Tom raised his hands.
“I’m not a policy-maker, Sergei. Don’t ask me. I don’t have that kind of brain, and I don’t get that kind of pay either. I’m just saying that the bounty-hunting is a new thing, and it began soon after we started prosecuting goblin killers.”
“I’d put it down to the fact that we also started paying out development grants to village councils. That’s put a lot more cash into their hands. The intention was to encourage investment in skills, but instead it’s created a market for specialist goblin-killers.”
“It has,” Tom agreed. “Some of them make enough to support a whole family, by all accounts.”
“I don’t see how they can bring themselves to do it,” Janet said. “Okay, I know indigenes make people feel weird when they get too near, but they never kill, they never steal, they don’t stop the settlers from doing anything they want.”
Sergei shrugged.
“Goblins take over your mind, if you let them, that’s what the Luto people think. Give them a chance to get into your head, and before you know it you’ll be a goblin too. Not really human at all, not really even an individual. More like some kind of fungal growth.”
“Weird thing is,” Tom observed, “most of these goblin hunters are young girls.”
“Yes, and social misfits,” Sergei said. “Unmarriageable girls. The lowest of the low. Villagers keep their distance from them because they’re seen as half goblin themselves, but they get a certain amount of respect because of what they do, which they might otherwise not have had.”
“Poor things,” murmured Janet. “How awful they have to commit murder to gain acceptance from their community.”
UP THE STEPS of the shack came Anna’s uncle Paulo. He was a big pear-shaped man with a thick tobacco-stained
moustache and eyes that looked in two different directions, almost at right angles to one another. Now his left eye regarded his niece and took in her agitated state while his right gazed out accusingly at the mushroomy forest.

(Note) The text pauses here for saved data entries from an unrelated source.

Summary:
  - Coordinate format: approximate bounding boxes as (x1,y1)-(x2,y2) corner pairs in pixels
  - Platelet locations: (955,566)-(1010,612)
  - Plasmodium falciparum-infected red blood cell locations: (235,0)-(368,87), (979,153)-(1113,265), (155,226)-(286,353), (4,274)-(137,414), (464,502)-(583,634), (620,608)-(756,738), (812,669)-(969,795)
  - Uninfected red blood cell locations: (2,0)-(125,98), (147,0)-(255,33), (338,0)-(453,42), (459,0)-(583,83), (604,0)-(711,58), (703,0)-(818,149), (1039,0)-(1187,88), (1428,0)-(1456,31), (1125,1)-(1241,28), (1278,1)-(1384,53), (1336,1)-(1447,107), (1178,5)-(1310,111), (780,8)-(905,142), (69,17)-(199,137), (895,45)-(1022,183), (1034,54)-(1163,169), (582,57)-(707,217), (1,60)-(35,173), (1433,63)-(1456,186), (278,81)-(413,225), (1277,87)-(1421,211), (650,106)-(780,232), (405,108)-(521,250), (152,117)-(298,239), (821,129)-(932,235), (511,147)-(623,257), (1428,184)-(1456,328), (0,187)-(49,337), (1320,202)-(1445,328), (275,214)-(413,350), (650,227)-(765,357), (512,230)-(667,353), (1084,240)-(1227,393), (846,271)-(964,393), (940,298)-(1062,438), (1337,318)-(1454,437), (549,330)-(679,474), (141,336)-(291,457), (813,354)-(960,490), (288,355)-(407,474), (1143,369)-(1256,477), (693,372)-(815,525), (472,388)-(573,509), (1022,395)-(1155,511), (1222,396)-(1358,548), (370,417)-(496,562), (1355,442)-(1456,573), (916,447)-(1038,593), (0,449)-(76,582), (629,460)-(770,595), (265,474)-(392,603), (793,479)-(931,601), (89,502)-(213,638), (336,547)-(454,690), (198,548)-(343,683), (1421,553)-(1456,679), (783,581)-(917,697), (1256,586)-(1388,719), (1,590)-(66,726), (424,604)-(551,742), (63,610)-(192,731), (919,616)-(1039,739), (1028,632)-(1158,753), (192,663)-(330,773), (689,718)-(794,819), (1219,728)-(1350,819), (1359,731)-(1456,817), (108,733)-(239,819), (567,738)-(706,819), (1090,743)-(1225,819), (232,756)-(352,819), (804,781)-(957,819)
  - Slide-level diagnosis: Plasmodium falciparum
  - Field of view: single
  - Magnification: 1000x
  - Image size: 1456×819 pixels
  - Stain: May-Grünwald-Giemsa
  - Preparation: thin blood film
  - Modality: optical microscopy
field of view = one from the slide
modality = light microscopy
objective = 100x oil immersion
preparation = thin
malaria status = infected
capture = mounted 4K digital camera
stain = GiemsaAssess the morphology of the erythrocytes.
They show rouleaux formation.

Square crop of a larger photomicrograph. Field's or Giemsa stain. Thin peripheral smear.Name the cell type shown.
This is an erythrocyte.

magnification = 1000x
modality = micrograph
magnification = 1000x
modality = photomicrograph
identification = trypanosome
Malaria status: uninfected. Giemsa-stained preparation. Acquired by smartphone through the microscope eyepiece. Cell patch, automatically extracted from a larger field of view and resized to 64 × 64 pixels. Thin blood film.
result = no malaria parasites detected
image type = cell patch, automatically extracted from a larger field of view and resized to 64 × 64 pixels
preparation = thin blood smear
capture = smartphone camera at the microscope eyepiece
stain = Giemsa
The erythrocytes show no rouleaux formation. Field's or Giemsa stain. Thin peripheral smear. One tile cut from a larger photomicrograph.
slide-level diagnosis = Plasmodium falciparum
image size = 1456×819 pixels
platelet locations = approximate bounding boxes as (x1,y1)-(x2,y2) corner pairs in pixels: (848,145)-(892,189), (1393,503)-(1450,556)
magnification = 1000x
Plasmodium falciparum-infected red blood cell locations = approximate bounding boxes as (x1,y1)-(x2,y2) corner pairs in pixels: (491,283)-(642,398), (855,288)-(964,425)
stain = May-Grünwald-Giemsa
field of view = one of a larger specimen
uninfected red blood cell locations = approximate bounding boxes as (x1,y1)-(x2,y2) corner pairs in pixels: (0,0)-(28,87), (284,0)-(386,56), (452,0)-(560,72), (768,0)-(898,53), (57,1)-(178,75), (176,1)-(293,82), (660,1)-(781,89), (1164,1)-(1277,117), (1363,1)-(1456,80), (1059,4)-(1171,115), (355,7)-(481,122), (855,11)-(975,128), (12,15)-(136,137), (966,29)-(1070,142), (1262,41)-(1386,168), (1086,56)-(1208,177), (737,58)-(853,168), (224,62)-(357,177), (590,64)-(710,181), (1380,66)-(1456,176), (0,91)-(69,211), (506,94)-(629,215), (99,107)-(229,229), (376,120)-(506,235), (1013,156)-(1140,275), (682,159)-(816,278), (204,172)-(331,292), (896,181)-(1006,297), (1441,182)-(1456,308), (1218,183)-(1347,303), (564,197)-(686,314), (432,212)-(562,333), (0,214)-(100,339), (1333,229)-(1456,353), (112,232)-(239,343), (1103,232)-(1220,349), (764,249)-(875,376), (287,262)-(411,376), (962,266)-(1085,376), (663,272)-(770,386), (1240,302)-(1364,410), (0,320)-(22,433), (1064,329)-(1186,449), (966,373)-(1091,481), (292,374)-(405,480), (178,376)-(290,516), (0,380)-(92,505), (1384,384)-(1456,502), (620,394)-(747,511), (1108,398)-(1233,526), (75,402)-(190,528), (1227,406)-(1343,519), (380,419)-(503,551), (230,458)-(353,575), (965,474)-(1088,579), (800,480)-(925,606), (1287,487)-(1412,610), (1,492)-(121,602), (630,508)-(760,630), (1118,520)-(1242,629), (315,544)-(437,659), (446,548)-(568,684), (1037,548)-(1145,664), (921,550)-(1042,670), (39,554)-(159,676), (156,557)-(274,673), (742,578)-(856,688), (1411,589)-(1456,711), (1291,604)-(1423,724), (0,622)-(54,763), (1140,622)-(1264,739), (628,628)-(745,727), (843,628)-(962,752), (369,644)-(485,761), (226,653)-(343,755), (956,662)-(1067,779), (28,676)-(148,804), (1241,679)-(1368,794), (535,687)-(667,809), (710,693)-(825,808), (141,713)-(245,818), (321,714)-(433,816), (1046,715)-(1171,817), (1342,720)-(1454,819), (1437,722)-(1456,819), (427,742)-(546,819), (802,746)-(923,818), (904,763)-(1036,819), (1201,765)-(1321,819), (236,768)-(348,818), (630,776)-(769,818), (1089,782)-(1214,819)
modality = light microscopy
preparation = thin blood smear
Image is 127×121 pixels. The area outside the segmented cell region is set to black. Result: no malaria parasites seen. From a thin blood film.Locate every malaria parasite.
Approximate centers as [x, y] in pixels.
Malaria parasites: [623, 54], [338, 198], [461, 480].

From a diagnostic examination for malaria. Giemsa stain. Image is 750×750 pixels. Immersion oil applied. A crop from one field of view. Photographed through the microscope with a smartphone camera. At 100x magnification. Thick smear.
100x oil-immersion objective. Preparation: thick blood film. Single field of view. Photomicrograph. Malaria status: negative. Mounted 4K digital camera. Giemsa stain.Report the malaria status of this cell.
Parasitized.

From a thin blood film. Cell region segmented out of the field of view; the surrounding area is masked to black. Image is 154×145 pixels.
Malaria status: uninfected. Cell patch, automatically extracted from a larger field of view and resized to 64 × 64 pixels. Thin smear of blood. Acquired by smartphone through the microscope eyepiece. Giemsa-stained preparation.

He squatted down beside her. Absently, he slipped his left hand under her shirt and began to stroke the skin of her back.
“They’re out there again, are they?” he asked. “You can hear them in your head?”
He spoke in Luto. Neither of them had any English.
Anna took her hands away from her face, and nodded. It was a funny little face, wrinkled like an old woman’s.
“Telling you all those bad things again?” Paulo asked, his left hand still stroking his niece’s skin.
Anna, shivering, nodded.
“Well we know what to do about that, don’t we?” said Paulo.
He turned towards the shack and gave a loud whistle.
SERGEI’S MONEY WAS safe. No one in the village knew the slightest thing about the gibbet, and certainly not the headman, Feliso, with his leathery skin, his sparkly eyes and his enormous black moustache.
“I am desolated not to be of more help,” he told them, expressing his regret not only in words but with an expansive gesture that seemed to include not only his arms and his face, but every part of his body.
Sergei had introduced Janet as a new arrival from Earth and now Feliso leaned towards her, so close that she received the full blast of his garlicky breath, and spoke to her personally, as if confiding to her alone an unfortunate episode in his family history, which he’d rather the others didn’t hear.
“We regard the Agency as an older brother, you see, my dear. We’d been all on our own here in Lutania for so long, generations, toiling away with our rough wooden spades in our little plots, and then suddenly – pouf! – the Agency arrives from the home planet we thought had forgotten us. Almost like an angel from heaven. They bring us knowledge, tools, medicines. They bring us roads and schools. How could we not be grateful? How could we not wish to help you? But, alas, we know nothing about these dead goblins. There are so many strangers in these woods these days, you see, since you brought us trucks and cars. They can come from far away and be gone again the next day.”